I kept getting "your AI visibility is low" reports from various tools that wouldn't tell me
*why*
. Was the block in robots.txt? At the CDN? At origin? Different fixes, different teams.
I guess this sits somewhere in the "generative engine optimization" bucket, but I wanted the tool to stay very concrete: can these crawlers reach the site, and if not, where are they being blocked?
So I wrote a small Node CLI that just answers that question deterministically:
```
npx u/geosuite/ai-crawler-bots robots https://my-site.com
```
What it actually does:
- Parses robots.txt with line-level provenance — when a bot is Disallow'd it tells me
*which line in which group*
.
- For each tracked bot (24 right now: GPTBot, ChatGPT-User, OAI-SearchBot, ClaudeBot, PerplexityBot, Perplexity-User, Bytespider, etc.), reports the verdict.
- Detects Cloudflare's "Managed Content" markers (`# BEGIN Cloudflare Managed content` … `# END`) and tells me whether my own rules would've allowed the bot.
- Also has a `check <url>` mode that does an actual HTTP probe with each bot's UA, and distinguishes edge blocks (CDN fingerprints) from origin blocks.
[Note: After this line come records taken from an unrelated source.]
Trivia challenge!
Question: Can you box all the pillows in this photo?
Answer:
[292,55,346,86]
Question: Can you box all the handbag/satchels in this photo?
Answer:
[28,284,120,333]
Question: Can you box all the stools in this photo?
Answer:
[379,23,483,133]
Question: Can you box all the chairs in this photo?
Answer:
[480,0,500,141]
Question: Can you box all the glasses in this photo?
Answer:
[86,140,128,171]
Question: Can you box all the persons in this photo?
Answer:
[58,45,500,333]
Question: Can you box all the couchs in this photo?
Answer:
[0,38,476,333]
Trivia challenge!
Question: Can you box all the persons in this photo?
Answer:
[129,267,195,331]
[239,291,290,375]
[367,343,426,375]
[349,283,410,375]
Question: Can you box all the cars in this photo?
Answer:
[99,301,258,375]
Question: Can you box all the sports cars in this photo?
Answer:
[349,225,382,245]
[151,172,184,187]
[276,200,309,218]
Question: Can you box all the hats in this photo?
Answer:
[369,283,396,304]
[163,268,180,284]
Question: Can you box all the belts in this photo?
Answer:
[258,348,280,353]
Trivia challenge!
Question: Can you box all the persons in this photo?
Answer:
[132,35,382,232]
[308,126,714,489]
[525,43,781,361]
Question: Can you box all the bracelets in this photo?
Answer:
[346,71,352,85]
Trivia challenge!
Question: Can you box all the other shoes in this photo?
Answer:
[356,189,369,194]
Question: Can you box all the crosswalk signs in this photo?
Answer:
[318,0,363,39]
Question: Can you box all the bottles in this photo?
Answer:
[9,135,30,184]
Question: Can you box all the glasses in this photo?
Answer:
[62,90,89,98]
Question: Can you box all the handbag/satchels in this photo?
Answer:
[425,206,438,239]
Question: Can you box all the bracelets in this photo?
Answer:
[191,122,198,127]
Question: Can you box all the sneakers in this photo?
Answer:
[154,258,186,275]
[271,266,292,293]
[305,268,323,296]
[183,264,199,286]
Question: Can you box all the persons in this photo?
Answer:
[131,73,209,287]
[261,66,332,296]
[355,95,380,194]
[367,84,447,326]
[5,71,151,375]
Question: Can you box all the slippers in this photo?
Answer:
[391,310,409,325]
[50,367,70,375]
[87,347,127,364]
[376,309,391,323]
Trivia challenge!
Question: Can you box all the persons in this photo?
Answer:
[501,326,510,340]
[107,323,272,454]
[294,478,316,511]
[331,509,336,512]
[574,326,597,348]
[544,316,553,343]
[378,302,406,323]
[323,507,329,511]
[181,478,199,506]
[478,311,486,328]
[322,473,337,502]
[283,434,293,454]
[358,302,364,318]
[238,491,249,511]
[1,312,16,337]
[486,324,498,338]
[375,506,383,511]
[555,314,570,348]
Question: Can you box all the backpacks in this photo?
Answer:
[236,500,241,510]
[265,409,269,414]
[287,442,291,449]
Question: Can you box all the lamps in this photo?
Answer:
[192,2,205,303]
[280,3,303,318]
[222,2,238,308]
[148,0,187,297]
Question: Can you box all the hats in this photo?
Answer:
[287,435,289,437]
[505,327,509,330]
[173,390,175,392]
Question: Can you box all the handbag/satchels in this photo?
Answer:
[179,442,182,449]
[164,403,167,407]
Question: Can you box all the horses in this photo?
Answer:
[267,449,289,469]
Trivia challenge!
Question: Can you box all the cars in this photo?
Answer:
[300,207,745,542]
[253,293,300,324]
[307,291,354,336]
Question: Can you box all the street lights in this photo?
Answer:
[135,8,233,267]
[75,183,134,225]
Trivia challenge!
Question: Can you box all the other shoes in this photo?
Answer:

Different remediation.
Zero runtime dependencies, MIT, Node 20+. Source: github.com/TryGeoSuite/ai-crawler-bots
There are three companion tools in the same scope:
- `@geosuite/schema-templates` — 23 schema.org JSON-LD templates + offline validator.
- `@geosuite/llms-txt-generator` — sitemap.xml → llms.txt.
- `@geosuite/sitemap-builder` — crawl + valid sitemap.xml for custom sites without one.
Honest disclaimer: I also build a hosted SaaS (trygeosuite.it) on top of similar logic, but the four CLIs are MIT and stand alone. I open-sourced them because I find it dishonest to sell a black box that does things any dev can verify.
Curious what other people are using to debug AI bot reachability — especially anyone running through Cloudflare, Akamai, or Vercel. The "managed content" injection broke my mental model the first time I hit it.